[Data records]
● ● ●

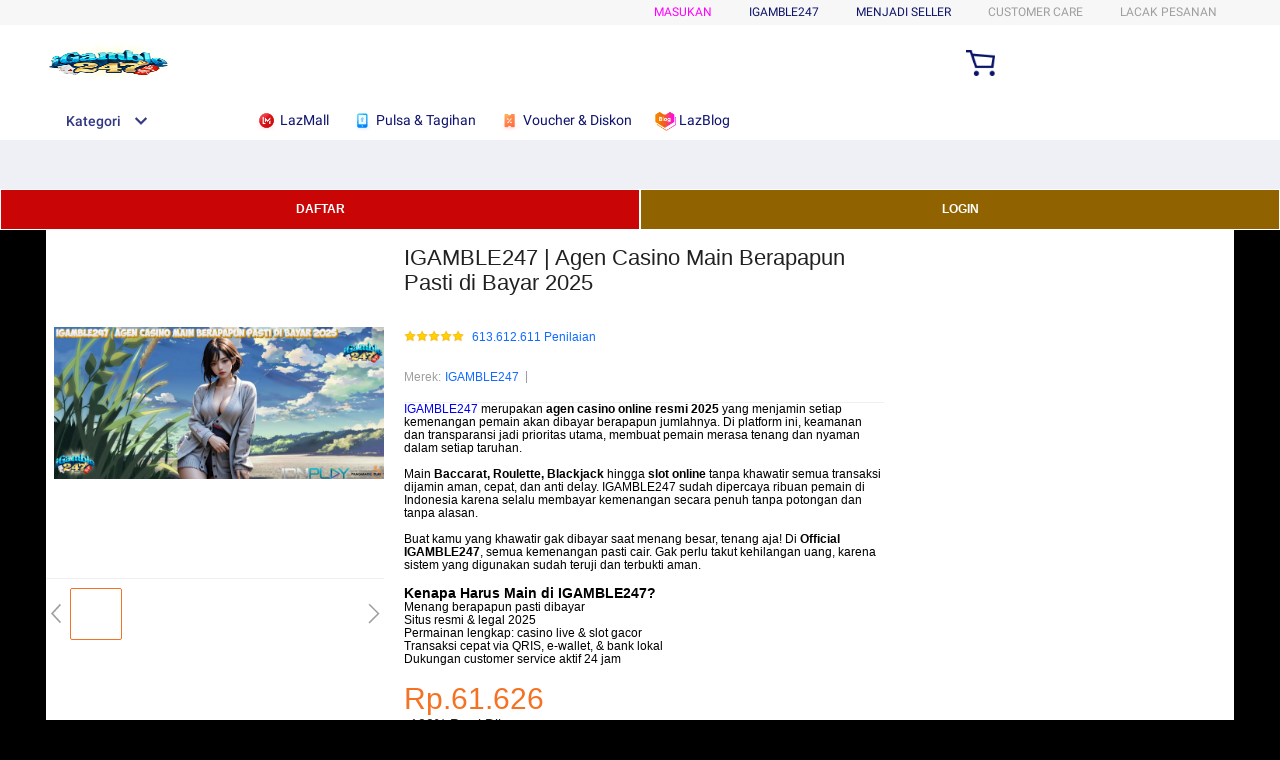

--- FILE ---
content_type: application/javascript
request_url: https://gj.mmstat.com/eg.js?t=1769234313324
body_size: 82
content:
window.goldlog=(window.goldlog||{});goldlog.Etag="ik37IfHCR08CARK+z5lzn/ti";goldlog.stag=2;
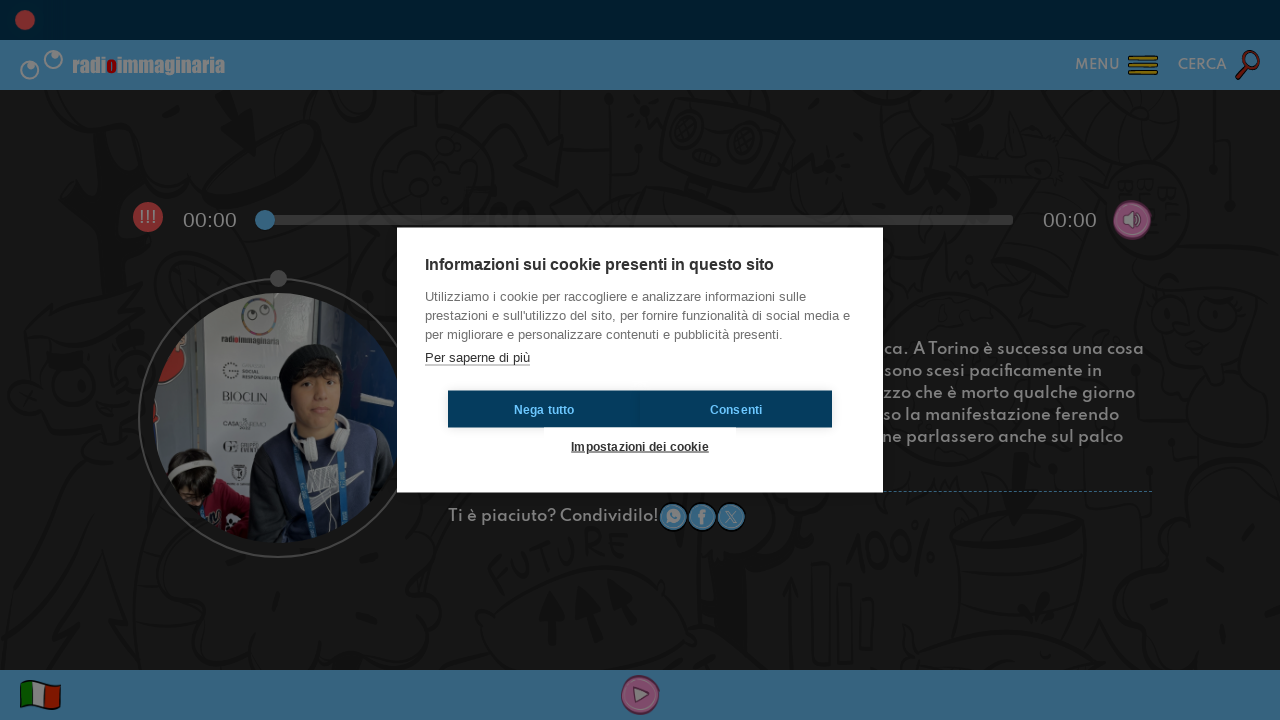

--- FILE ---
content_type: text/html; charset=UTF-8
request_url: https://radioimmaginaria.it/podcast/48600640-sanremo2022-stonati-per-lorenzo
body_size: 2329
content:
		<!DOCTYPE html>
		<html lang="it">
			<head>
				<meta charset="UTF-8" />
				<meta http-equiv="X-UA-Compatible" content="IE=edge" />
				<meta name="viewport" content="width=device-width, initial-scale=1.0, maximum-scale=1.0, user-scalable=0" />
				<title>#Sanremo2022 +Stonati - Per Lorenzo - Festival d... - Radioimmaginaria</title>
				<meta name="description" content="In questa puntata di +Stonati non si parla solo di musica. A Torino &amp;egrave; successa una cosa di cui non potevamo non parlare: un sacco di studenti sono scesi pacificamente in...
Episodio del 03/02/2022 nello show Festival di Sanremo 2022 (#48600640)" />
				<meta name="keywords" content=""/>
				<meta name="robots" content="index,follow" />
				<link rel="canonical" href="https://radioimmaginaria.it/podcast/48600640-sanremo2022-stonati-per-lorenzo" />
				<meta property="og:locale" content="it_IT" />
				<meta property="og:title" content="#Sanremo2022 +Stonati - Per Lorenzo - Festival d... - Radioimmaginaria" />
				<meta property="og:description" content="In questa puntata di +Stonati non si parla solo di musica. A Torino &amp;egrave; successa una cosa di cui non potevamo non parlare: un sacco di studenti sono scesi pacificamente in...
Episodio del 03/02/2022 nello show Festival di Sanremo 2022 (#48600640)" />
				<meta property="og:site_name" content="Radioimmaginaria" />
				<link href="https://radioimmaginaria.it/assets/styles_358.css" rel="stylesheet" />
				<link href="https://radioimmaginaria.it/libs/swiper/styles.css" rel="stylesheet" />
				<link href="https://radioimmaginaria.it/libs/selectr/styles.css" rel="stylesheet" />
				<!--<link href="https://radioimmaginaria.it/libs/openplayer/styles.css" rel="stylesheet" />-->
				<link href="https://radioimmaginaria.it/libs/audioplayer/styles.css?3" rel="stylesheet" />
				<script src="https://radioimmaginaria.it/assets/global_358.js"></script>
				<script src="https://radioimmaginaria.it/libs/swiper/scripts.js"></script>
				<script src="https://radioimmaginaria.it/libs/selectr/scripts.js"></script>
				<!--<script src="https://radioimmaginaria.it/libs/openplayer/scripts.js"></script>-->
				<script src="https://radioimmaginaria.it/libs/audioplayer/scripts.js?3"></script>
										<script async src="https://www.googletagmanager.com/gtag/js?id=G-J9FEVKX5RD"></script>
						<script>(function(w,d,s,l,i){w[l]=w[l]||[];w[l].push({'gtm.start':
						new Date().getTime(),event:'gtm.js'});var f=d.getElementsByTagName(s)[0],
						j=d.createElement(s),dl=l!='dataLayer'?'&l='+l:'';j.async=true;j.src=
						'https://www.googletagmanager.com/gtm.js?id='+i+dl;f.parentNode.insertBefore(j,f);
						})(window,document,'script','dataLayer','GTM-5C5CG6F2');</script>
								<script type="text/javascript">
					var SEO_TITLE = "#Sanremo2022 +Stonati - Per Lorenzo - Festival d... - Radioimmaginaria";
					var SEO_DESCRIPTION = "In questa puntata di +Stonati non si parla solo di musica. A Torino &egrave; successa una cosa di cui non potevamo non parlare: un sacco di studenti sono scesi pacificamente in...\nEpisodio del 03\/02\/2022 nello show Festival di Sanremo 2022 (#48600640)";
					var SEO_KEYWORDS = "";
					var PATH = "https:\/\/radioimmaginaria.it\/";
					var PATHLANG = "https:\/\/radioimmaginaria.it\/";
					var LOCALE = "it_IT";
					var LANG = "it";
					var PAGE = "podcast";
					var PAGE_FULL = "podcast\/48600640-sanremo2022-stonati-per-lorenzo";
					var MONTHS = ["Gennaio","Febbraio","Marzo","Aprile","Maggio","Giugno","Luglio","Agosto","Settembre","Ottobre","Novembre","Dicembre"];
					var WEEKDAYS = ["Luned\u00ec","Marted\u00ec","Mercoled\u00ec","Gioved\u00ec","Venerd\u00ec","Sabato","Domenica"];
					var ANALYTICS = "G-J9FEVKX5RD"				</script>
			</head>
			<body data-loading="true" data-playerstate="stopped">
				<header></header>
				<section id="menu"></section>
				<section id="search"></section>
				<main data-page="podcast" data-lang="it">
<section name="player" class="black shadow" data-state="stopped">
	<div class="player">
		<audio id="localplayer" src="https://api.spreaker.com/v2/episodes/48600640/play.mp3"></audio>
	</div>
	<div class="disc">
		<div class="image" style="background-image: url(https://d3wo5wojvuv7l.cloudfront.net/images.spreaker.com/original/a77f1716078714f8264c26170939b2b9.jpg);"></div>
		<div class="progress"></div>
	</div>
	<div class="right">
		<div class="info">
			<h1>#Sanremo2022 +Stonati - Per Lorenzo</h1>
			<div class="description">In questa puntata di +Stonati non si parla solo di musica. A Torino &egrave; successa una cosa di cui non potevamo non parlare: un sacco di studenti sono scesi pacificamente in piazza per manifestare nel ricordo di Lorenzo, il ragazzo che &egrave; morto qualche giorno fa all&rsquo;ultimo giorno di stage, la polizia per&ograve; ha represso la manifestazione ferendo alcuni ragazzi con dei manganelli&hellip; Sarebbe bello se ne parlassero anche sul palco dell&rsquo;Ariston.</div>
						<div class="share">
				Ti è piaciuto? Condividilo!				<a href="https://api.whatsapp.com/send?text=%23Sanremo2022+%2BStonati+-+Per+Lorenzo+-+Radioimmaginaria%3A+https%3A%2F%2Fradioimmaginaria.it%2Fpodcast%2F48600640-sanremo2022-stonati-per-lorenzo" target="_blank">
					<button class="custom icon whatsapp"></button>
				</a>
				<a href="https://www.facebook.com/sharer.php?t=%23Sanremo2022+%2BStonati+-+Per+Lorenzo+-+Radioimmaginaria&u=https%3A%2F%2Fradioimmaginaria.it%2Fpodcast%2F48600640-sanremo2022-stonati-per-lorenzo" target="_blank">
					<button class="custom icon facebook"></button>
				</a>
				<a href="https://twitter.com/intent/tweet?text=%23Sanremo2022+%2BStonati+-+Per+Lorenzo+-+Radioimmaginaria%3A+https%3A%2F%2Fradioimmaginaria.it%2Fpodcast%2F48600640-sanremo2022-stonati-per-lorenzo" target="_blank">
					<button class="custom icon twitter"></button>
				</a>
			</div>
		</div>
	</div>
</section>
<script type="text/javascript">
	function onMainLoad() {
						GreenAudioPlayer.init({
					selector: "section[name='player'] div.player",
					onPlayCallback: function() {
						main.querySelector("section[name='player']").dataset["state"] = "playing";
						playerPause();
					},
					onPauseCallback: function() {
						main.querySelector("section[name='player']").dataset["state"] = "stopped";
					}
				});
			}
</script>
				</main>
				<footer></footer>
				<section id="popup"></section>
			<script defer src="https://static.cloudflareinsights.com/beacon.min.js/vcd15cbe7772f49c399c6a5babf22c1241717689176015" integrity="sha512-ZpsOmlRQV6y907TI0dKBHq9Md29nnaEIPlkf84rnaERnq6zvWvPUqr2ft8M1aS28oN72PdrCzSjY4U6VaAw1EQ==" data-cf-beacon='{"version":"2024.11.0","token":"be0ca6b574f44ae4a181b7d6cf91fa02","r":1,"server_timing":{"name":{"cfCacheStatus":true,"cfEdge":true,"cfExtPri":true,"cfL4":true,"cfOrigin":true,"cfSpeedBrain":true},"location_startswith":null}}' crossorigin="anonymous"></script>
</body>
		<script>'undefined'=== typeof _trfq || (window._trfq = []);'undefined'=== typeof _trfd && (window._trfd=[]),_trfd.push({'tccl.baseHost':'secureserver.net'},{'ap':'cpbh-mt'},{'server':'sxb1plmcpnl491398'},{'dcenter':'sxb1'},{'cp_id':'4545892'},{'cp_cl':'8'}) // Monitoring performance to make your website faster. If you want to opt-out, please contact web hosting support.</script><script src='https://img1.wsimg.com/traffic-assets/js/tccl.min.js'></script></html>
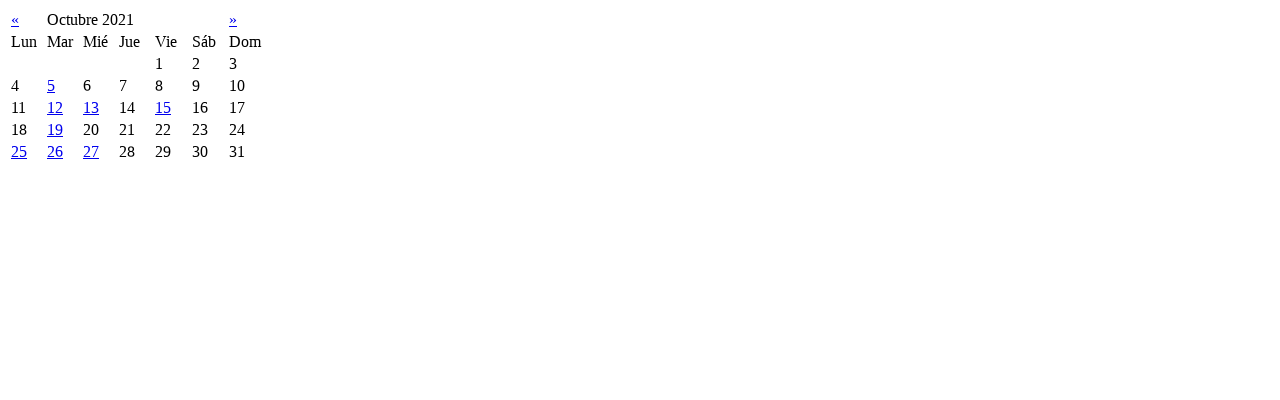

--- FILE ---
content_type: text/html; charset=UTF-8
request_url: https://club-pescadores.com.ar/index.php?option=com_k2&view=itemlist&task=calendar&month=10&year=2021&Itemid=390
body_size: 501
content:
<table class="calendar">
<tr>
<td class="calendarNavMonthPrev"><a class="calendarNavLink" href="/index.php?option=com_k2&amp;view=itemlist&amp;task=calendar&amp;month=9&amp;year=2021&amp;Itemid=390">&laquo;</a></td>
<td class="calendarCurrentMonth" colspan="5">Octubre 2021</td>
<td class="calendarNavMonthNext"><a class="calendarNavLink" href="/index.php?option=com_k2&amp;view=itemlist&amp;task=calendar&amp;month=11&amp;year=2021&amp;Itemid=390">&raquo;</a></td>
</tr>
<tr>
<td class="calendarDayName" style="width:14%">Lun</td>
<td class="calendarDayName" style="width:14%">Mar</td>
<td class="calendarDayName" style="width:14%">Mié</td>
<td class="calendarDayName" style="width:14%">Jue</td>
<td class="calendarDayName" style="width:14%">Vie</td>
<td class="calendarDayName" style="width:14%">Sáb</td>
<td class="calendarDayName" style="width:14%">Dom</td>
</tr>
<tr>
<td class="calendarDateEmpty">&nbsp;</td>
<td class="calendarDateEmpty">&nbsp;</td>
<td class="calendarDateEmpty">&nbsp;</td>
<td class="calendarDateEmpty">&nbsp;</td>
<td class="calendarDate">1</td>
<td class="calendarDate">2</td>
<td class="calendarDate">3</td>
</tr>
<tr>
<td class="calendarDate">4</td>
<td class="calendarDateLinked"><a href="/institucional/historia/la-historia-del-club/date/2021/10/5">5</a></td>
<td class="calendarDate">6</td>
<td class="calendarDate">7</td>
<td class="calendarDate">8</td>
<td class="calendarDate">9</td>
<td class="calendarDate">10</td>
</tr>
<tr>
<td class="calendarDate">11</td>
<td class="calendarDateLinked"><a href="/institucional/historia/la-historia-del-club/date/2021/10/12">12</a></td>
<td class="calendarDateLinked"><a href="/institucional/historia/la-historia-del-club/date/2021/10/13">13</a></td>
<td class="calendarDate">14</td>
<td class="calendarDateLinked"><a href="/institucional/historia/la-historia-del-club/date/2021/10/15">15</a></td>
<td class="calendarDate">16</td>
<td class="calendarDate">17</td>
</tr>
<tr>
<td class="calendarDate">18</td>
<td class="calendarDateLinked"><a href="/institucional/historia/la-historia-del-club/date/2021/10/19">19</a></td>
<td class="calendarDate">20</td>
<td class="calendarDate">21</td>
<td class="calendarDate">22</td>
<td class="calendarDate">23</td>
<td class="calendarDate">24</td>
</tr>
<tr>
<td class="calendarDateLinked"><a href="/institucional/historia/la-historia-del-club/date/2021/10/25">25</a></td>
<td class="calendarDateLinked"><a href="/institucional/historia/la-historia-del-club/date/2021/10/26">26</a></td>
<td class="calendarDateLinked"><a href="/institucional/historia/la-historia-del-club/date/2021/10/27">27</a></td>
<td class="calendarDate">28</td>
<td class="calendarDate">29</td>
<td class="calendarDate">30</td>
<td class="calendarDate">31</td>
</tr>
</table>
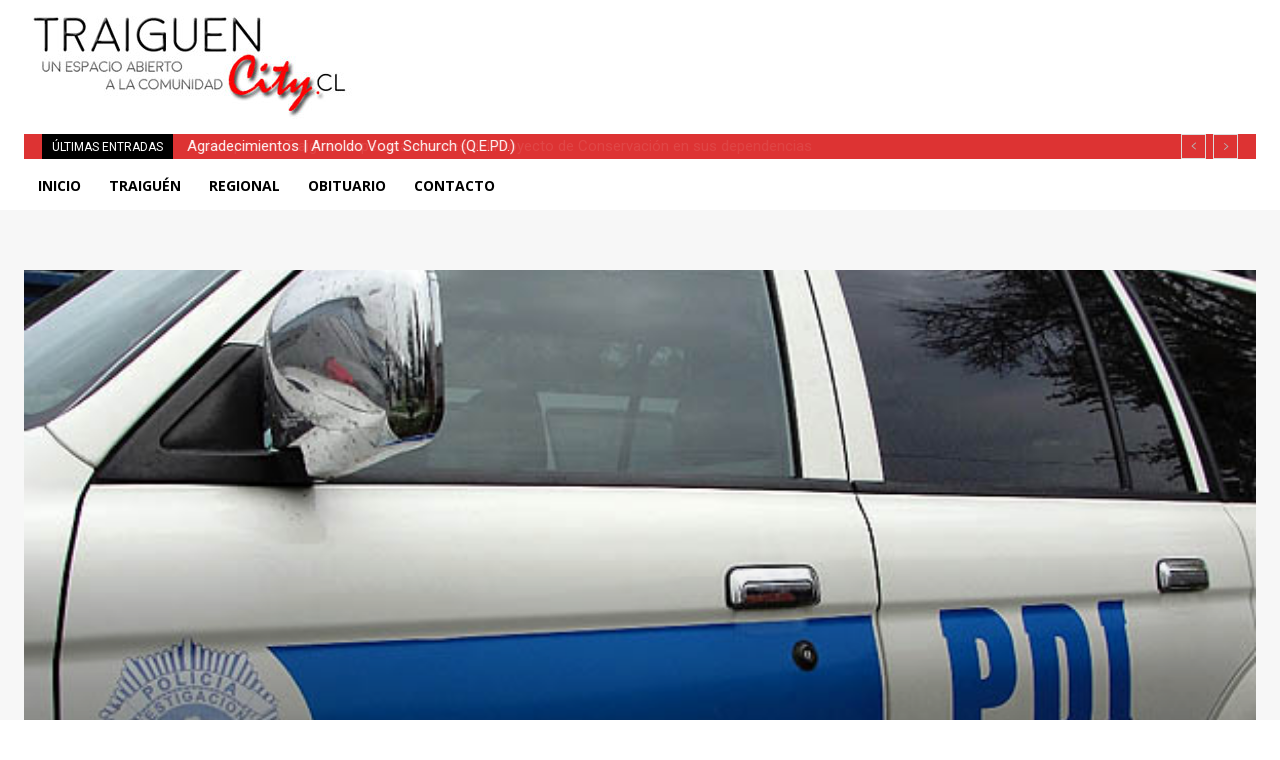

--- FILE ---
content_type: text/html; charset=utf-8
request_url: https://www.google.com/recaptcha/api2/aframe
body_size: 267
content:
<!DOCTYPE HTML><html><head><meta http-equiv="content-type" content="text/html; charset=UTF-8"></head><body><script nonce="Pp7hrYBgDl3ExVjthBBVcw">/** Anti-fraud and anti-abuse applications only. See google.com/recaptcha */ try{var clients={'sodar':'https://pagead2.googlesyndication.com/pagead/sodar?'};window.addEventListener("message",function(a){try{if(a.source===window.parent){var b=JSON.parse(a.data);var c=clients[b['id']];if(c){var d=document.createElement('img');d.src=c+b['params']+'&rc='+(localStorage.getItem("rc::a")?sessionStorage.getItem("rc::b"):"");window.document.body.appendChild(d);sessionStorage.setItem("rc::e",parseInt(sessionStorage.getItem("rc::e")||0)+1);localStorage.setItem("rc::h",'1769202793943');}}}catch(b){}});window.parent.postMessage("_grecaptcha_ready", "*");}catch(b){}</script></body></html>

--- FILE ---
content_type: application/javascript; charset=utf-8
request_url: https://fundingchoicesmessages.google.com/f/AGSKWxVqkY9YEdhav4FHtz4Gn7aE5sJuDZrGHe_asnuoD0ITdBKioPG-pGRKbC8AuhN8s0CcEqgKNJfZT7YcUVlz24iUzwTQSL7sfHcQTiHjvcc3cmLx15lygB0ZcQ5USFV004Zbbh3jC2u_30sjb9pV8ONVul-hz_NndW-IQLXitl4Ir8N2qEEePtRVVJQr/_/ad2010./images-v2/ad_/adsquare./adscaleskyscraper.-ad/source/
body_size: -1289
content:
window['314f0576-b622-44a9-8e3b-f8958efded5d'] = true;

● ● ●

Activity:
Set aside each line above that includes the string "stopped" and report it.

Solution for this exercise:
			<body data-loading="true" data-playerstate="stopped">
<section name="player" class="black shadow" data-state="stopped">
						main.querySelector("section[name='player']").dataset["state"] = "stopped";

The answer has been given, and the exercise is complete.